Not necessarily - there tends to be one person in a relationship who's the more tidy/organised/better cook/more practical etc so usually it balances out. Two slobs living together would be a nightmare and two super tidy people would be a waste!

My DP is a bit of a (self-confessed) slob at home but is marginally better at my house because he knows it bothers me. TBH it has put me off moving in together in future, but he pays for a cleaner to come to both of our houses, so sees that as his contribution.

The first time I visited his house I was a bit taken aback at the mess and it hasn't got any better, so we just spend more time at mine.

He's very successful at work, but not one of those sharp-suited types (in fact people at work tell him he looks homeless when he hasn't had a shave for a few days Grin ) but TBH his attitude at work is very much 'work smart not hard' so that stacks up I guess.

My DP is very much a decent bloke, treats me nicely, very affectionate, rubs my feet, great if messy cook, takes me on lovely holidays, buys thoughtful gifts, brings me flowers, amazing in the sack, ticks more or less all the boxes. Just a messy sod. I wouldn't swap him. This is not a good reason to write off a good un!

Querying · 16/02/2020 00:22

Sofonisba. I think that is what I am struggling with. Am I being overly critical because of how I was brought up?

OP posts:
73Sunglasslover · 16/02/2020 00:43

You do sound very over-critical TBH. People have asked you repeatedly to describe the mess and you haven't. I'm thinking maybe there wasn't actually any? that said, if what matters to you most in a man is that they open both curtains and straighten the hall rug then he is not the man for you. Is that really a massively big deal for you? what makes that feel so important that you'd walk away from a man who in other ways you seem to be quite fond of?

Feelingpoorlysick · 16/02/2020 00:48

I think some people just aren't that bothered or they literally don't see what we might see.
When I first went round to DH's house it wasnt great, he lived with another male friend and housework just wasnt a priority. He did always make an effort with his room though if I was staying over, fresh bedding, a quick hoover and tidy. It wasn't something that put me off him.

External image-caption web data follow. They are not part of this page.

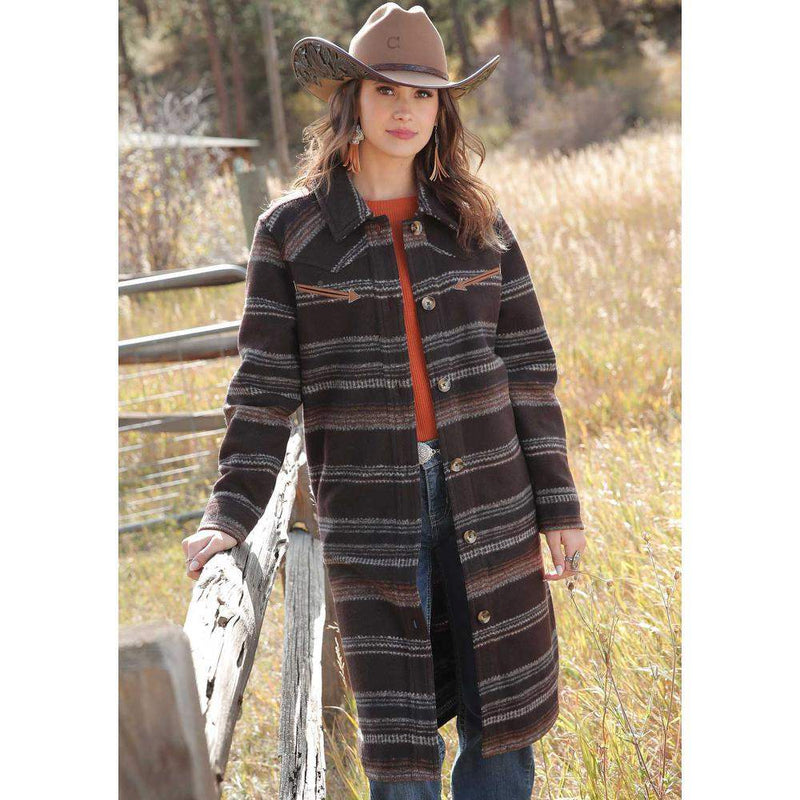 Women's Brown Sweater Duster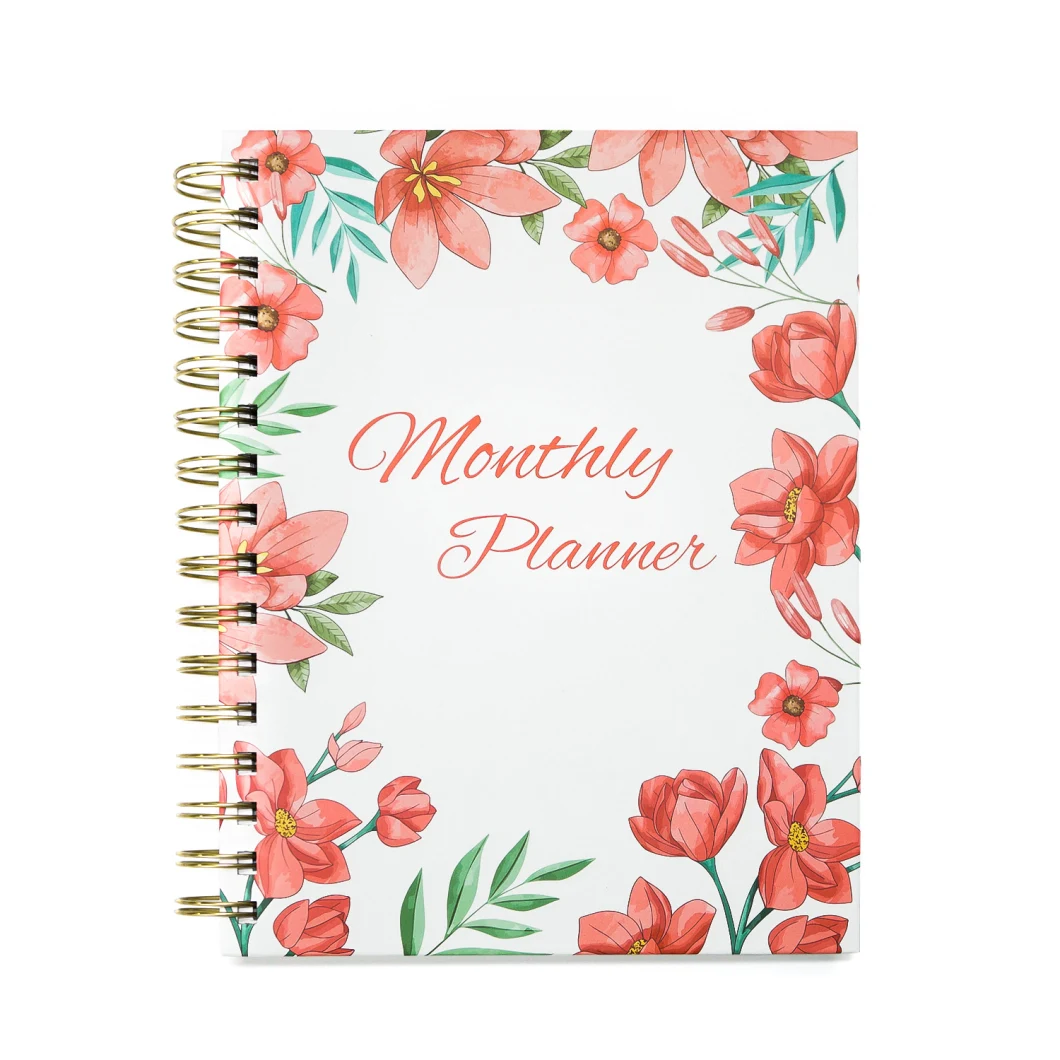 Wholesale Quality Ruled Spiral Monthly Planners or Agenda A5 with Month Dividers in 112 Sheets, Assorted 3-Pack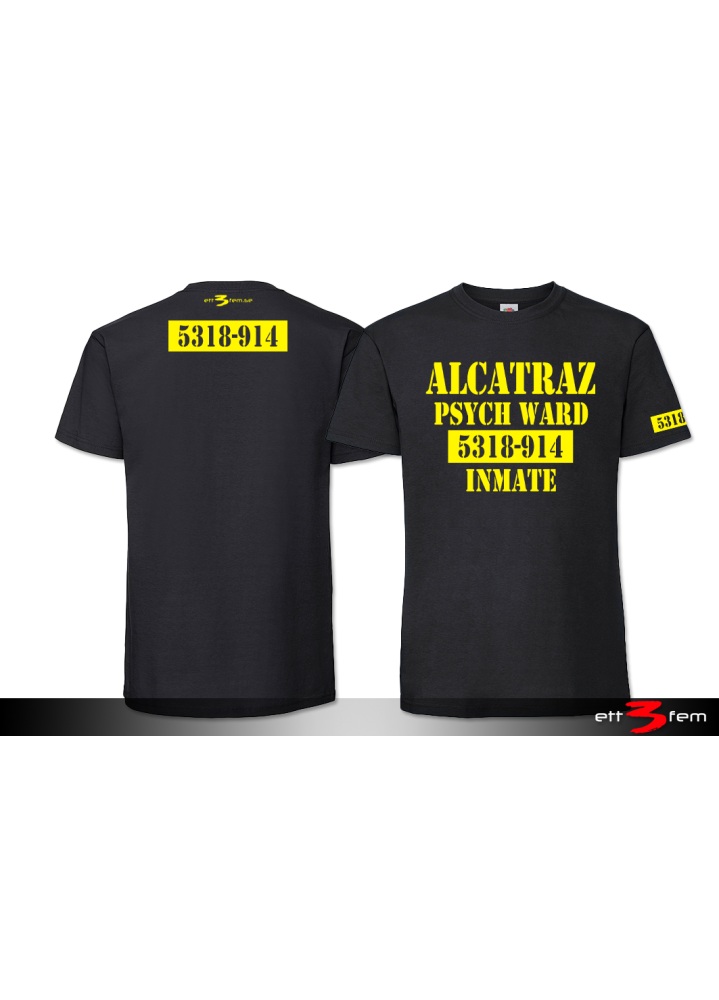 T-Shirt "Alcatraz Psych Ward"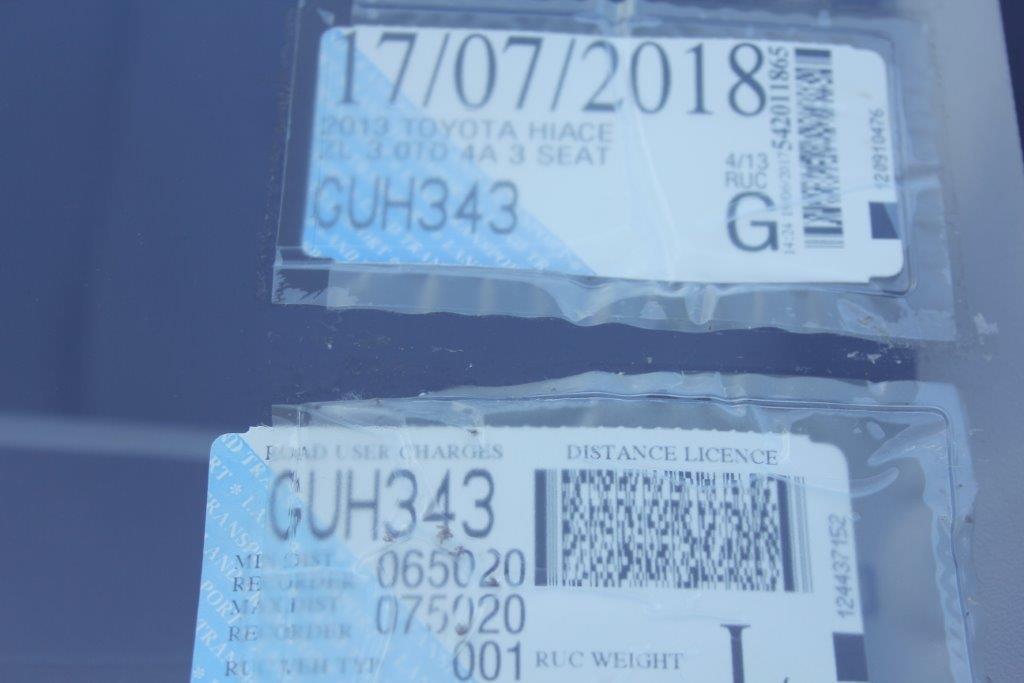 Toyota Hiace ZL AUTO 2013 for sale in Auckland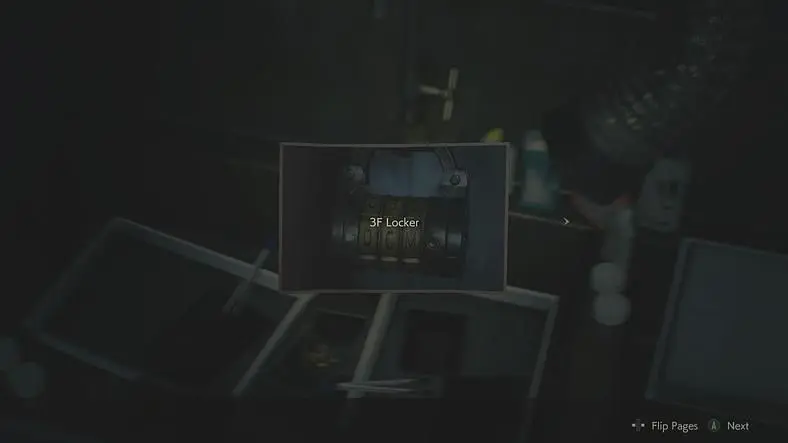 Resident Evil 2 Remake Locker Codes - Shower Room, 3F Stairwell and Sewers Control Room Locker Codes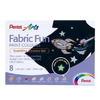 PENTEL-Set-8-colori-sparkling-per-tessuto-Fabric-Fun-Pentel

Sofonisba · 16/02/2020 00:49

Sofonisba. I think that is what I am struggling with. Am I being overly critical because of how I was brought up?

If your examples really are the worst of it, then yes, I'd say you're definitely being overly critical!

assilem92 · 16/02/2020 00:53

My DH didn't have a glamorous place when we met but he always made sure it was tidy and he had whatever I wanted to drink available

I think it's odd really, especially considering he invited you over so he should've been prepared

Querying · 16/02/2020 00:58

what makes that feel so important that you'd walk away from a man who in other ways you seem to be quite fond of?

73Sunglasslover, this is what I'm trying to get to the bottom of. The mess, which I now realise, to others, was a 'mess' was as described in the OP.

And I agree with the overly-critical bit. My gut reaction was 'ewwww', closely followed by 'but does it matter?' and so I've been bouncing between the two opinions.

I don't for one minute think it's a very nice/kind trait to have. I hated the fact that my mother was so critical. In fact the interaction with my mother, from childhood and onwards, could be summed up as "She never really saw me, just saw how presentable I was".